Web agents have emerged as an effective paradigm for automating interactions with complex web environments, yet remain vulnerable to prompt injection attacks that embed malicious instructions into webpage content to induce unintended actions. This threat is further amplified for screenshot-based web agents, which operate on rendered visual webpages rather than structured textual representations, making predominant text-centric defenses ineffective. Although multimodal detection methods have been explored, they often rely on large vision-language models (VLMs), incurring significant computational overhead. The bottleneck lies in the complexity of modern webpages: VLMs must comprehend the global semantics of an entire page, resulting in substantial inference time and GPU memory usage. This raises a critical question: can we detect prompt injection attacks from screenshots in a lightweight manner? In this paper, we observe that injected webpages exhibit distinct characteristics compared to benign ones from both visual and textual perspectives. Building on this insight, we propose SnapGuard, a lightweight yet accurate method that reformulates prompt injection detection as multimodal representation analysis over webpage screenshots. SnapGuard leverages two complementary signals: a visual stability indicator that identifies abnormally smooth gradient distributions induced by malicious content, and action-oriented textual signals recovered via contrast-polarity reversal.
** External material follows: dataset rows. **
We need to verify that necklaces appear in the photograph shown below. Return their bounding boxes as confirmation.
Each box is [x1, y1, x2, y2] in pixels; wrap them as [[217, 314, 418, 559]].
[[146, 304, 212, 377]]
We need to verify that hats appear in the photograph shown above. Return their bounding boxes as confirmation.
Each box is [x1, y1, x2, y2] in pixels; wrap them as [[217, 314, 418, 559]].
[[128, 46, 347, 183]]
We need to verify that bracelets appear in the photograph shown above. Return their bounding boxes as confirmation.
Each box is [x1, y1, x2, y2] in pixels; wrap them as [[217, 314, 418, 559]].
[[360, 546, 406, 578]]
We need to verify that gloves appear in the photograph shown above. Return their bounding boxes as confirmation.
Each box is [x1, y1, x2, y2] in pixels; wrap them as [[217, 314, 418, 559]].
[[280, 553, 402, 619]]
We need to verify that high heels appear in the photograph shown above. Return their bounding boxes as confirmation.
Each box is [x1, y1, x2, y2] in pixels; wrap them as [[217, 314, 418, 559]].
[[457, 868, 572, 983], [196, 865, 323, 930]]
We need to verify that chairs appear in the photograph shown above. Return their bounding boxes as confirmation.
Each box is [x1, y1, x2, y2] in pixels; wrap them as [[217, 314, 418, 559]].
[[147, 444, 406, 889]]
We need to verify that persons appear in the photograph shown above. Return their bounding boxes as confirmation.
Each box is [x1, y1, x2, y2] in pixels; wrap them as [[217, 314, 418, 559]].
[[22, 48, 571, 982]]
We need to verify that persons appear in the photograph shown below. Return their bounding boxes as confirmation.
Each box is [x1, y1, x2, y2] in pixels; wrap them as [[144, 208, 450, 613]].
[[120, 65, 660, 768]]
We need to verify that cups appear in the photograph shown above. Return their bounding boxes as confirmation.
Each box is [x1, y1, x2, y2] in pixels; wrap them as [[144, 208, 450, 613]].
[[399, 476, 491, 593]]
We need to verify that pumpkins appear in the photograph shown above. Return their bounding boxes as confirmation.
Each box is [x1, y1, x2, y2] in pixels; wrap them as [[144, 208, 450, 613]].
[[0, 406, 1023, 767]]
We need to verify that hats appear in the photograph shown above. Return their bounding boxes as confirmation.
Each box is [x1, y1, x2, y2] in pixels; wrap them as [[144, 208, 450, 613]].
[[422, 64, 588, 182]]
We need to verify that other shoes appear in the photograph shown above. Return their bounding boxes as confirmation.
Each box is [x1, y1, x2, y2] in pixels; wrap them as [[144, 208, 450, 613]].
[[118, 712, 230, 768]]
Extensive evaluations across eight attacks and two benign settings demonstrate that SnapGuard achieves an F1 score of 0.75, outperforming GPT-4o-prompt while being 8x faster (1.81s vs. 14.50s) and introducing no additional memory overhead.

翻译：网页代理已成为自动化复杂网页环境交互的有效范式，但其仍易受提示注入攻击——攻击者将恶意指令嵌入网页内容以诱导代理执行非预期操作。这种威胁对基于截屏的网页代理更为严峻，因其处理的是渲染后的可视化网页而非结构化文本表示，导致主流文本防御机制失效。尽管多模态检测方法已被探索，但它们往往依赖大型视觉语言模型（VLM），带来巨大算力开销。瓶颈在于现代网页的复杂性：VLM必须理解整页的全局语义，导致推理时间与GPU内存消耗激增。由此引发关键问题：能否以轻量方式从截屏中检测提示注入攻击？本文观察到，被注入网页在视觉与文本维度均呈现与良性网页不同的特征。基于此发现，我们提出SnapGuard——一种将提示注入检测重构为网页截屏多模态表征分析的轻量精准方法。SnapGuard利用两种互补信号：视觉稳定性指标（识别恶意内容引发的异常平滑梯度分布）与通过对比极性反转恢复的面向操作的文本信号。在八种攻击场景与两种良性环境下的广泛评估表明，SnapGuard的F1分数达0.75，性能超越GPT-4o-prompt的同时，推理速度提升8倍（1.81秒对比14.50秒），且未引入额外内存开销。